The movie knows how it wants to resolve its story. Okay, “story” might be a bit much for what is basically a parable on how humans can be so darned inhumane. Especially those awful men who apparently exist ONLY to abuse, or to WANT TO abuse, women. Yeah, men aren’t cut much slack in this movie, even if one is the main, on-screen character through 98% of the runtime.

The point is that, even if you know exactly how you want things to resolve in your story/film, the trip there has to feel natural and unforced. An undiscovered part of someone’s personality connects with another, or even unconventional thinking by an outsider could spin the narrative in a new direction.

Nope. You get at least three math prodigies in this primarily one-man show who out think advanced intelligence. THREE!!!!!! Oh, come on!!! We had only two math NERDS in our high school. Not prodigies, but nerds!

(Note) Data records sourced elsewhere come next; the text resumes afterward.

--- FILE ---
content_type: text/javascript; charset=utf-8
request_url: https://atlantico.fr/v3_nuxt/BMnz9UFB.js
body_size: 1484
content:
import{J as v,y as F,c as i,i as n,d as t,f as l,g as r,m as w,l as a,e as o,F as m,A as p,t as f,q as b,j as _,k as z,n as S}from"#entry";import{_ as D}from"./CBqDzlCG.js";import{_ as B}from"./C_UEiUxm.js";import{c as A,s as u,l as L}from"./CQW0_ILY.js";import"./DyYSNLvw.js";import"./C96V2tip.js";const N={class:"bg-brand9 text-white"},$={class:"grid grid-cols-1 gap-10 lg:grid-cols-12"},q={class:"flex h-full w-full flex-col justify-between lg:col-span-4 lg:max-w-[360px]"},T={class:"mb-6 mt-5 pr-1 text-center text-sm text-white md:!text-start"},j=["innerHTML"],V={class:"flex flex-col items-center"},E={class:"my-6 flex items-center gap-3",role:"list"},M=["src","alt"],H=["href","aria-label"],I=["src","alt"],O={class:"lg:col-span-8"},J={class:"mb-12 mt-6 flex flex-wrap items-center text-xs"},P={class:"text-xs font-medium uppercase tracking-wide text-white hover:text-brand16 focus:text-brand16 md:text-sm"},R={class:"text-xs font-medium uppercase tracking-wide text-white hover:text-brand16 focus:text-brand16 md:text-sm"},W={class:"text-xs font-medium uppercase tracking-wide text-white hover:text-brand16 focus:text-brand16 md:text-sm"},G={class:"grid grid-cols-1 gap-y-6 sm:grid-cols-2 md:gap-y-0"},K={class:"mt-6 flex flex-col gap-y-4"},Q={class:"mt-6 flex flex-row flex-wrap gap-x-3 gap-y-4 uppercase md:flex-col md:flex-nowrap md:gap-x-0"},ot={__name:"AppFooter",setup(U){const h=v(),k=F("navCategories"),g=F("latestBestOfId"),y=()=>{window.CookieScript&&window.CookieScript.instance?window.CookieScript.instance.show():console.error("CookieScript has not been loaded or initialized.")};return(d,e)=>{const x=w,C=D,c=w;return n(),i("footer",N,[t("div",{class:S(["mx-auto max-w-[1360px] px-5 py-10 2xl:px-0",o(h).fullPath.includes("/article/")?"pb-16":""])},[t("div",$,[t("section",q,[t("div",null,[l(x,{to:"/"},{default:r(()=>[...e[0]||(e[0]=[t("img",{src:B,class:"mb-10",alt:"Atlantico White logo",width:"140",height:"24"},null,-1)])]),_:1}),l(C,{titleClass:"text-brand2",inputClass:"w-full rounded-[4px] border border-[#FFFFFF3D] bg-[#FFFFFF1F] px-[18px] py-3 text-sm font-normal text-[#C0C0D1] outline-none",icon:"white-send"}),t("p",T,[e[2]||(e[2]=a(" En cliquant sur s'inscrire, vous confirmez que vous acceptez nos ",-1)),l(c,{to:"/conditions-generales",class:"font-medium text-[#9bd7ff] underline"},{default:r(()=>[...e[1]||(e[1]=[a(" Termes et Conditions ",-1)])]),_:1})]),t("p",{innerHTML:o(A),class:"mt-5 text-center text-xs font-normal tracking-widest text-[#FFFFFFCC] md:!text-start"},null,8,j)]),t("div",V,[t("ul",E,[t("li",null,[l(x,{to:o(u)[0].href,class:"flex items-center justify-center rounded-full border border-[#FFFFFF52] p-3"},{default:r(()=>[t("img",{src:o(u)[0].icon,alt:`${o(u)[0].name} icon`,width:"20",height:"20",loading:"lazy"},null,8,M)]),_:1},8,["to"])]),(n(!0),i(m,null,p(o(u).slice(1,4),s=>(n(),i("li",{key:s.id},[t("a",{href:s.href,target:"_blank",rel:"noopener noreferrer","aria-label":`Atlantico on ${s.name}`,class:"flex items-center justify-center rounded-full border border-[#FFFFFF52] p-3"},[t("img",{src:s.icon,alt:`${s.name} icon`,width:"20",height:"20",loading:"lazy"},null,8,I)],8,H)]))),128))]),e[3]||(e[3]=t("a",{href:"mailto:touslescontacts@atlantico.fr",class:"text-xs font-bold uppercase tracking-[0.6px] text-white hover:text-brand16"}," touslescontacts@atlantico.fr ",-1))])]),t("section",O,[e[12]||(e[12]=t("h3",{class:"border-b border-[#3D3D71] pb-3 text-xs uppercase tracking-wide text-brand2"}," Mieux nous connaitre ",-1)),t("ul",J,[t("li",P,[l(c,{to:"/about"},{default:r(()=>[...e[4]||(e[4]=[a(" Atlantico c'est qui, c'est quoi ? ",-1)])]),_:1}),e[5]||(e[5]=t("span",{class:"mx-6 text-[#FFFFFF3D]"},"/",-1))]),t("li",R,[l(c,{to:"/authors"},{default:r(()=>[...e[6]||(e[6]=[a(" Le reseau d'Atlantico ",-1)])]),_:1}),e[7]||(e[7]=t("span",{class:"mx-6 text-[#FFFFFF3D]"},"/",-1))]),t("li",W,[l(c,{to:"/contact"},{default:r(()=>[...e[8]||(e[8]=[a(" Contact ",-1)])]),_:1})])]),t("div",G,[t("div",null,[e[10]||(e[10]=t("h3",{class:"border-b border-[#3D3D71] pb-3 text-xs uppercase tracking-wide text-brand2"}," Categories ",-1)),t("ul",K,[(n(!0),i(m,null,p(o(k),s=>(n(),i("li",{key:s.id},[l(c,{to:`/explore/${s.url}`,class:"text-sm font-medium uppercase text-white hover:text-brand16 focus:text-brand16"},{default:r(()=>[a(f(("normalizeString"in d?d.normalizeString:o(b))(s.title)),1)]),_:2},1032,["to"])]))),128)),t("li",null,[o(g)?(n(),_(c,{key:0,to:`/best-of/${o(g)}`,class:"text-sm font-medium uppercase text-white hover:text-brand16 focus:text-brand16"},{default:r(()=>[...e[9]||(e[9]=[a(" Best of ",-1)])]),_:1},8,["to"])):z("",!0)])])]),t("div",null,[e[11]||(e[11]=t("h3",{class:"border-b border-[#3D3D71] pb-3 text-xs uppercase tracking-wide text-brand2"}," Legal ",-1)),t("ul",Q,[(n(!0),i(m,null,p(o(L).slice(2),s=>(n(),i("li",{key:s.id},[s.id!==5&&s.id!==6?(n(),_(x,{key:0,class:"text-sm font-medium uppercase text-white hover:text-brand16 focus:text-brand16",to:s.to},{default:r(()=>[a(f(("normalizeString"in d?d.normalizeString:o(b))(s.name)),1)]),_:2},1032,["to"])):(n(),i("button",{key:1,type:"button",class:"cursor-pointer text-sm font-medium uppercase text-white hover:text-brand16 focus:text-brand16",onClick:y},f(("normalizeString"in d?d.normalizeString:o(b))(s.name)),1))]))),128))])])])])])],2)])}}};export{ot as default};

We’ll ignore the fact that our main character just so happens to have a handy translation guide for the messages that seem to appear on the walls of his cell. Maybe the outcome would have been different if the messages were in a different language. Let’s also ignore the fact that our main character just so happens to connect with the only other person who could assist with working out the puzzle of the messages.

**Sigh** Let’s ignore “The Abandon”? No? Okay.

On the upside, the acting is fine and, technically, “The Abandon” is serviceable with decent lighting and good camerawork considering the bulk of the movie takes place in a non-descript room.

“The Abandon” is not a movie that comes with a recommendation from this reviewer. If you want to have a movie lead you, with fingers hooked in your nostrils, through contrived plot points to an ending that wants to be “Golly WOW!” but ends up more like “What did I do to deserve this? I coulda watched ‘Bio-Dome’!”, then don’t miss “The Abandon”!